■ What the exercise asks ■
From the Video Indexer text below, write out the passage word for word, beginning at the words "Video Indexer provides" and ending after "Vision (Training) resource.".

■ Text ■
>> start

Video Indexer

The Video Indexer service is designed to help you extract information from videos. It provides functionality that you can use for:

Facial recognition - detecting the presence of individual people in the image.
Optical character recognition - reading text in the video.
Speech transcription - creating a text transcript of spoken dialog in the video.
Topics - Identification of key topics discussed in the video.
Sentiment - Analysis of how positive or negative segments within the video are.
Labels - label tags that identify key objects or themes throughout the video.
Content moderation - detection of adult or violent themes in the video.
Scene segmentation - a breakdown of the video into its constituent scenes.

The Video Indexer service provides a Video Indexer portal web site that you can use to upload, view, and analyze videos interactively.

You can use a free, standalone version of the Video Indexer service (with some limitations), or you can connect it to an Azure Media Services resource in your Azure subscription for full functionality.

Custom Insights

Video Indexer includes predefined models that can recognize well-known celebrities and brands, and transcribe spoken phrases into text. You can extend the capabilities of Video Indexer recognition by creating custom models for:

People. Add images of the faces of people you want to recognize in videos, and train a model. Video Indexer will then recognize these people in all of your videos.
Language. If your organization uses specific terminology that may not be in common usage, you can train a custom model to detect and transcribe it.
Brands. You can train a model to recognize specific names as brands, for example to identify products, projects, or companies that are relevant to your business.
Animated characters. In addition to recognizing human individuals, you may want to be able to detect the presence of individual animated characters in a video.

Video Indexer Widgets and API

While you can perform all video analysis tasks in the Video Indexer portal, you may want to incorporate the Video Indexer service into custom applications. There are two ways you can accomplish this.

Video Indexer widgets

The widgets used in the Video Indexer portal to play, analyze, and edit videos can be embedded in your own custom HTML interfaces. You can use this technique to share insights from specific videos with others without giving them full access to your Video Indexer account in the Video Indexer portal.

Video Indexer API

Video Indexer provides a REST API that you can subscribe to in order to get a subscription key. You can then use your subscription key to consume the REST API and automate video indexing tasks, such as uploading and indexing videos, retrieving insights, and determining endpoints for Video Indexer widgets.

The Custom Vision Service

The Custom Vision service enables you to build your own computer vision models for:

Image classification - predicting a label that describes the class (category) of an image based on contents.
Object detection - identifying the location of one or more classes of object in an image.

To use the Custom Vision service, you must provision two kinds of Azure resource:

A training resource (used to train your models). This can be:
- A Cognitive Services resource
- A Custom Vision (Training) resource.

>> end

■ Data entries ■
>> start

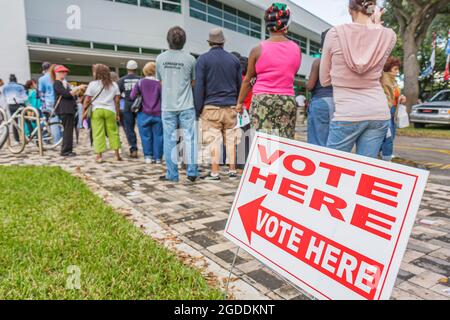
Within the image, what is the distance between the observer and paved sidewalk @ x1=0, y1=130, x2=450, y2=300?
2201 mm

>> end
>> start

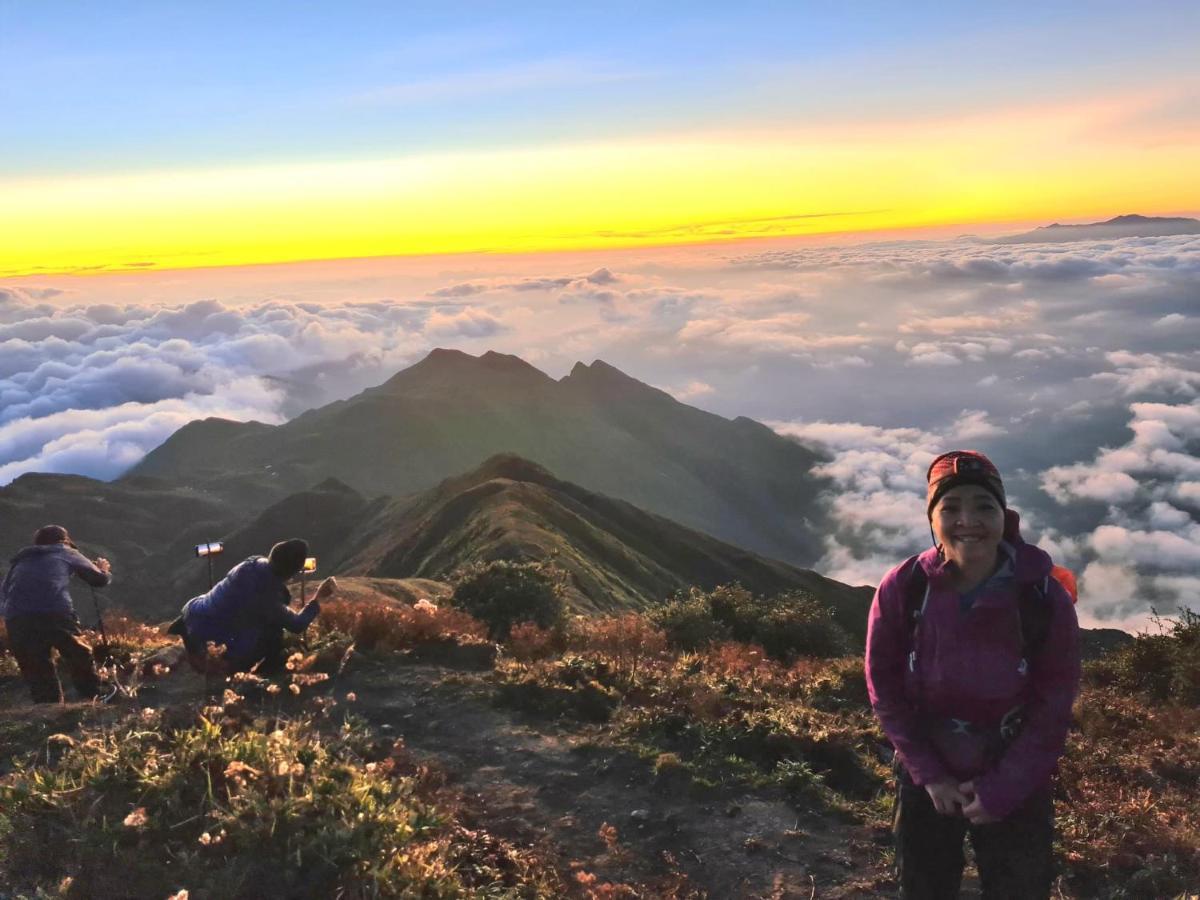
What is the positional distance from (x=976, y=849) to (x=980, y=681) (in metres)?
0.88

>> end

■ Full answer ■
Video Indexer provides a REST API that you can subscribe to in order to get a subscription key. You can then use your subscription key to consume the REST API and automate video indexing tasks, such as uploading and indexing videos, retrieving insights, and determining endpoints for Video Indexer widgets.

The Custom Vision Service

The Custom Vision service enables you to build your own computer vision models for:

Image classification - predicting a label that describes the class (category) of an image based on contents.
Object detection - identifying the location of one or more classes of object in an image.

To use the Custom Vision service, you must provision two kinds of Azure resource:

A training resource (used to train your models). This can be:
- A Cognitive Services resource
- A Custom Vision (Training) resource.